▶ [Work instructions]:
Repeat exactly each line of the data provided below.

[Records]
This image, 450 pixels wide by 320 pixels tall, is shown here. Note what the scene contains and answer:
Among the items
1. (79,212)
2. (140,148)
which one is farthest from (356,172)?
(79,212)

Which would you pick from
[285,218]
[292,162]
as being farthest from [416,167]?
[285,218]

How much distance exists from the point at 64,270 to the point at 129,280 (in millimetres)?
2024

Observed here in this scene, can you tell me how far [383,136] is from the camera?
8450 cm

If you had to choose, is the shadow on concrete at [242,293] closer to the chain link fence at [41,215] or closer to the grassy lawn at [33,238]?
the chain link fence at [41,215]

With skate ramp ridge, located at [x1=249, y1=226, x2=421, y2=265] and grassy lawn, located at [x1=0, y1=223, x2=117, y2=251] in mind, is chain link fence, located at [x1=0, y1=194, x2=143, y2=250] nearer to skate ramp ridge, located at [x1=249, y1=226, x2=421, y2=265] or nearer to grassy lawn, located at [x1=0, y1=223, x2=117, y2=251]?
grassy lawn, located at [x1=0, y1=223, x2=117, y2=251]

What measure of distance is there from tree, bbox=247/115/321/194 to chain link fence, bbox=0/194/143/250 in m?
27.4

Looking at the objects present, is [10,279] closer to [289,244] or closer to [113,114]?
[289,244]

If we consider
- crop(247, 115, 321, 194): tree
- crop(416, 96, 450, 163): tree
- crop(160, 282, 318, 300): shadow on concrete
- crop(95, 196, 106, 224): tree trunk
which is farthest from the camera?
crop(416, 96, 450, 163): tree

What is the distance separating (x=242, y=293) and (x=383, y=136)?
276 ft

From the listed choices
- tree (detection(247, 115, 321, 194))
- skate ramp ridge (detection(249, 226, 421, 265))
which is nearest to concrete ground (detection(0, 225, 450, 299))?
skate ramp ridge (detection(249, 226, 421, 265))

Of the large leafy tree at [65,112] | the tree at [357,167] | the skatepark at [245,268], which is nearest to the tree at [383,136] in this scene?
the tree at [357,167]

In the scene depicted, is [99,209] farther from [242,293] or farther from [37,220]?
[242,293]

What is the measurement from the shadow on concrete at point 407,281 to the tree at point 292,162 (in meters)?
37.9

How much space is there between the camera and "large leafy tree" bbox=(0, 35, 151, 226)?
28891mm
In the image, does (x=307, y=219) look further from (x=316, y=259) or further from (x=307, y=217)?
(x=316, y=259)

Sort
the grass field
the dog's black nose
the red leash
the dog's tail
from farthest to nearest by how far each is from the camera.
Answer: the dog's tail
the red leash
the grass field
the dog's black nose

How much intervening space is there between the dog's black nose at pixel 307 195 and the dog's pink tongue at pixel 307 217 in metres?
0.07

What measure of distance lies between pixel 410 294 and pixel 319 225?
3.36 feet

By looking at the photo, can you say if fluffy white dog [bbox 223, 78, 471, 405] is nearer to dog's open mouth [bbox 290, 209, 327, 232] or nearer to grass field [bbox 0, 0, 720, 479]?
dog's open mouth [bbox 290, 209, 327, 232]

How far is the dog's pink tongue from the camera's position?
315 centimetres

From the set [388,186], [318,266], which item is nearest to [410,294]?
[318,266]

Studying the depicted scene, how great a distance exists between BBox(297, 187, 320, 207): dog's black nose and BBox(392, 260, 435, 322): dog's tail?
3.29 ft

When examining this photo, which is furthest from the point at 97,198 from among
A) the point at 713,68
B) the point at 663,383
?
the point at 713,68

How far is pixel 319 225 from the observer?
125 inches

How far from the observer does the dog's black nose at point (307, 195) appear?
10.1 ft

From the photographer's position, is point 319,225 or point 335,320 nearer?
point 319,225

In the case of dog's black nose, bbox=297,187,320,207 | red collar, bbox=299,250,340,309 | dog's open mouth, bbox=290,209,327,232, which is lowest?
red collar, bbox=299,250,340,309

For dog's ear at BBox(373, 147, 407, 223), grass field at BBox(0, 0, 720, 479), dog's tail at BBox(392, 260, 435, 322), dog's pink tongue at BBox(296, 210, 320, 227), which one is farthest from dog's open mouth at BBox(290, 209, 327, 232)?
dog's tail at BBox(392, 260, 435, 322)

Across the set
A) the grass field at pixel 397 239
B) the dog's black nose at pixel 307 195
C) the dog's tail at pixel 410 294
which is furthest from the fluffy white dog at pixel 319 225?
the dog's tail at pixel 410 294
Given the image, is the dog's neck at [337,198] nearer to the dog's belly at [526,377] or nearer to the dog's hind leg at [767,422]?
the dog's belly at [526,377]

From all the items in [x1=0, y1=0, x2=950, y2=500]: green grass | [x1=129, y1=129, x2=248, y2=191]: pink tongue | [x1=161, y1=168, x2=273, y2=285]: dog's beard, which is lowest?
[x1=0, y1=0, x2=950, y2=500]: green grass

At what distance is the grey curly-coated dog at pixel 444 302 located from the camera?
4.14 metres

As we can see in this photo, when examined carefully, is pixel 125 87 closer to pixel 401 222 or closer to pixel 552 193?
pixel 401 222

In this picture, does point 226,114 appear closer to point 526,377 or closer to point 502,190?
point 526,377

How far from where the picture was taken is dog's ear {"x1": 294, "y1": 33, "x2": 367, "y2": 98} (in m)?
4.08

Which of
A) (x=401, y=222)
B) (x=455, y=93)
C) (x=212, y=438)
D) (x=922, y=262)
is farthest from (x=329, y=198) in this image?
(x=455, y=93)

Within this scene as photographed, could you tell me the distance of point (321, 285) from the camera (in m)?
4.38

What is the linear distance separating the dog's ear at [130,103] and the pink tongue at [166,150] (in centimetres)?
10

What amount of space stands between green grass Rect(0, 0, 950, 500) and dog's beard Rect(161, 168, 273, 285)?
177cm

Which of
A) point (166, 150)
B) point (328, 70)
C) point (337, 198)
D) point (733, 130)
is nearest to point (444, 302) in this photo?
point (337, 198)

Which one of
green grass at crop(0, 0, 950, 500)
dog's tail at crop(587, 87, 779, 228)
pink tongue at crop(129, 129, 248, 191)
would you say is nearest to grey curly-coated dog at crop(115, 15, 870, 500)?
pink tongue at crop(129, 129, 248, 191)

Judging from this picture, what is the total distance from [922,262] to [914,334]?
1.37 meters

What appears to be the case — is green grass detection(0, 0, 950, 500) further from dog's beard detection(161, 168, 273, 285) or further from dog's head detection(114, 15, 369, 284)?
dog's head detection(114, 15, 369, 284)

▶ [Written answer]:
This image, 450 pixels wide by 320 pixels tall, is shown here. Note what the scene contains and answer:
Among the items
1. (79,212)
2. (140,148)
which one is farthest from (356,172)?
(79,212)

Which would you pick from
[285,218]
[292,162]
as being farthest from [416,167]?
[285,218]

How much distance exists from the point at 64,270 to the point at 129,280 (in millimetres)?
2024

Observed here in this scene, can you tell me how far [383,136] is from the camera?
8450 cm

If you had to choose, is the shadow on concrete at [242,293] closer to the chain link fence at [41,215] or closer to the grassy lawn at [33,238]?
the chain link fence at [41,215]

With skate ramp ridge, located at [x1=249, y1=226, x2=421, y2=265] and grassy lawn, located at [x1=0, y1=223, x2=117, y2=251] in mind, is chain link fence, located at [x1=0, y1=194, x2=143, y2=250] nearer to skate ramp ridge, located at [x1=249, y1=226, x2=421, y2=265] or nearer to grassy lawn, located at [x1=0, y1=223, x2=117, y2=251]?
grassy lawn, located at [x1=0, y1=223, x2=117, y2=251]

What measure of distance is there from tree, bbox=247/115/321/194 to chain link fence, bbox=0/194/143/250 in m?
27.4

Looking at the objects present, is [10,279] closer to [289,244] or closer to [113,114]?
[289,244]

If we consider
- crop(247, 115, 321, 194): tree
- crop(416, 96, 450, 163): tree
- crop(160, 282, 318, 300): shadow on concrete
- crop(95, 196, 106, 224): tree trunk
which is farthest from the camera?
crop(416, 96, 450, 163): tree

What is the distance separating (x=242, y=293) and (x=383, y=136)?
276 ft

From the listed choices
- tree (detection(247, 115, 321, 194))
- skate ramp ridge (detection(249, 226, 421, 265))
which is nearest to concrete ground (detection(0, 225, 450, 299))?
skate ramp ridge (detection(249, 226, 421, 265))

Of the large leafy tree at [65,112] | the tree at [357,167] | the skatepark at [245,268], which is nearest to the tree at [383,136] in this scene?
the tree at [357,167]

In the scene depicted, is [99,209] farther from [242,293] or farther from [37,220]?
[242,293]

What is the measurement from the shadow on concrete at point 407,281 to the tree at point 292,162 (in meters)?
37.9

How much space is there between the camera and "large leafy tree" bbox=(0, 35, 151, 226)?
28891mm
In the image, does (x=307, y=219) look further from (x=316, y=259) or further from (x=307, y=217)?
(x=316, y=259)

Sort
the grass field
the dog's black nose
the red leash
the dog's tail
from farthest to nearest by how far each is from the camera.
Answer: the dog's tail
the red leash
the grass field
the dog's black nose

How much intervening space is there between the dog's black nose at pixel 307 195 and the dog's pink tongue at pixel 307 217 in metres?
0.07

What measure of distance lies between pixel 410 294 and pixel 319 225?
3.36 feet

By looking at the photo, can you say if fluffy white dog [bbox 223, 78, 471, 405] is nearer to dog's open mouth [bbox 290, 209, 327, 232] or nearer to grass field [bbox 0, 0, 720, 479]?
dog's open mouth [bbox 290, 209, 327, 232]

How far is the dog's pink tongue from the camera's position?
315 centimetres

From the set [388,186], [318,266], which item is nearest to [410,294]?
[318,266]

Studying the depicted scene, how great a distance exists between BBox(297, 187, 320, 207): dog's black nose and BBox(392, 260, 435, 322): dog's tail?
3.29 ft

When examining this photo, which is furthest from the point at 97,198 from among
A) the point at 713,68
B) the point at 663,383
?
the point at 713,68

How far is pixel 319 225 from the observer?
125 inches

How far from the observer does the dog's black nose at point (307, 195) appear?
10.1 ft

From the photographer's position, is point 319,225 or point 335,320 nearer?
point 319,225

In the case of dog's black nose, bbox=297,187,320,207 | red collar, bbox=299,250,340,309 | dog's open mouth, bbox=290,209,327,232, which is lowest?
red collar, bbox=299,250,340,309

For dog's ear at BBox(373, 147, 407, 223), grass field at BBox(0, 0, 720, 479), dog's tail at BBox(392, 260, 435, 322), dog's pink tongue at BBox(296, 210, 320, 227), which one is farthest from dog's open mouth at BBox(290, 209, 327, 232)?
dog's tail at BBox(392, 260, 435, 322)

Across the set
A) the grass field at pixel 397 239
B) the dog's black nose at pixel 307 195
C) the dog's tail at pixel 410 294
which is furthest from the fluffy white dog at pixel 319 225?
the dog's tail at pixel 410 294
Given the image, is the dog's neck at [337,198] nearer to the dog's belly at [526,377] or nearer to the dog's hind leg at [767,422]?
the dog's belly at [526,377]

From all the items in [x1=0, y1=0, x2=950, y2=500]: green grass | [x1=129, y1=129, x2=248, y2=191]: pink tongue | [x1=161, y1=168, x2=273, y2=285]: dog's beard, which is lowest?
[x1=0, y1=0, x2=950, y2=500]: green grass

At what distance is the grey curly-coated dog at pixel 444 302 located from the camera?
4.14 metres

As we can see in this photo, when examined carefully, is pixel 125 87 closer to pixel 401 222 or closer to pixel 552 193?
pixel 401 222

In this picture, does point 226,114 appear closer to point 526,377 or closer to point 502,190?
point 526,377

How far from where the picture was taken is dog's ear {"x1": 294, "y1": 33, "x2": 367, "y2": 98} (in m)?
4.08

Which of
A) (x=401, y=222)
B) (x=455, y=93)
C) (x=212, y=438)
D) (x=922, y=262)
is farthest from (x=329, y=198) in this image?
(x=455, y=93)

Within this scene as photographed, could you tell me the distance of point (321, 285) from the camera (in m)?
4.38

What is the linear distance separating the dog's ear at [130,103] and the pink tongue at [166,150] (in centimetres)?
10

What amount of space stands between green grass Rect(0, 0, 950, 500) and dog's beard Rect(161, 168, 273, 285)?
177cm

Which of
A) point (166, 150)
B) point (328, 70)
C) point (337, 198)
D) point (733, 130)
is nearest to point (444, 302) in this photo?
point (337, 198)

Which one of
green grass at crop(0, 0, 950, 500)
dog's tail at crop(587, 87, 779, 228)
pink tongue at crop(129, 129, 248, 191)
would you say is nearest to grey curly-coated dog at crop(115, 15, 870, 500)?
pink tongue at crop(129, 129, 248, 191)

Judging from this picture, what is the total distance from [922,262] to [914,334]?
1.37 meters

What appears to be the case — is green grass detection(0, 0, 950, 500) further from dog's beard detection(161, 168, 273, 285) or further from dog's head detection(114, 15, 369, 284)?
dog's head detection(114, 15, 369, 284)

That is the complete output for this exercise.